====== Recorded data

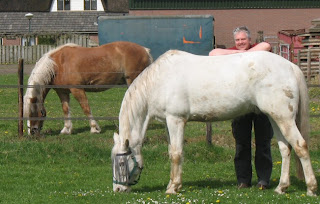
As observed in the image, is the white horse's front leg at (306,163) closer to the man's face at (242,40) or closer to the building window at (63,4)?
the man's face at (242,40)

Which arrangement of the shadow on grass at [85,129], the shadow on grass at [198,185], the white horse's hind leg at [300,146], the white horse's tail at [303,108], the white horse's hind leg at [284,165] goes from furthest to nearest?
the shadow on grass at [85,129] < the shadow on grass at [198,185] < the white horse's hind leg at [284,165] < the white horse's tail at [303,108] < the white horse's hind leg at [300,146]

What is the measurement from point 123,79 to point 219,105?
6980 mm

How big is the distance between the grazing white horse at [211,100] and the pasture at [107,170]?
1.14 ft

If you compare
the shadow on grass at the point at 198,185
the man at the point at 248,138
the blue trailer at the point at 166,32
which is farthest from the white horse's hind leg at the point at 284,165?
the blue trailer at the point at 166,32

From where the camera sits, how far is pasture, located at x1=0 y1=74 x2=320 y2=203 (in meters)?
7.13

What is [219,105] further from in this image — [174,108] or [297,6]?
[297,6]

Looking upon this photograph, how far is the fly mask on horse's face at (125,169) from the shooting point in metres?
7.36

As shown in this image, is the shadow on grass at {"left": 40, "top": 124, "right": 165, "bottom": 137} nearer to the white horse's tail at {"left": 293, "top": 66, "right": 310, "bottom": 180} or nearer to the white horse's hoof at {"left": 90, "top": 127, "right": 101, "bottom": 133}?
the white horse's hoof at {"left": 90, "top": 127, "right": 101, "bottom": 133}

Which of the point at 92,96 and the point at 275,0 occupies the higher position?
the point at 275,0

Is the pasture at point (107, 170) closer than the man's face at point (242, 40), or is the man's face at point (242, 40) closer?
the pasture at point (107, 170)

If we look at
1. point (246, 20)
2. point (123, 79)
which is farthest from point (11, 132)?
point (246, 20)

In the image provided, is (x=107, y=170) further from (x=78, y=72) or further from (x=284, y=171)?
A: (x=78, y=72)

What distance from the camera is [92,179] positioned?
8594mm

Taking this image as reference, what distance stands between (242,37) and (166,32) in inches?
780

============

■ Work required
From the line with "As shown in" to the last line of the material, give every line again exactly, and only those lines.

■ Result
As shown in this image, is the shadow on grass at {"left": 40, "top": 124, "right": 165, "bottom": 137} nearer to the white horse's tail at {"left": 293, "top": 66, "right": 310, "bottom": 180} or nearer to the white horse's hoof at {"left": 90, "top": 127, "right": 101, "bottom": 133}?
the white horse's hoof at {"left": 90, "top": 127, "right": 101, "bottom": 133}

Which of the point at 92,96 and the point at 275,0 occupies the higher position?
the point at 275,0

Is the pasture at point (107, 170) closer than the man's face at point (242, 40), or is the man's face at point (242, 40) closer?
the pasture at point (107, 170)

If we look at
1. point (246, 20)
2. point (123, 79)
which is farthest from point (11, 132)?
point (246, 20)

In the image provided, is (x=107, y=170) further from (x=78, y=72) or further from (x=284, y=171)?
A: (x=78, y=72)

What distance from the camera is [92,179] positioned?
8594mm

Taking this image as reference, what distance stands between (242,37) and (166,32) in inches?
780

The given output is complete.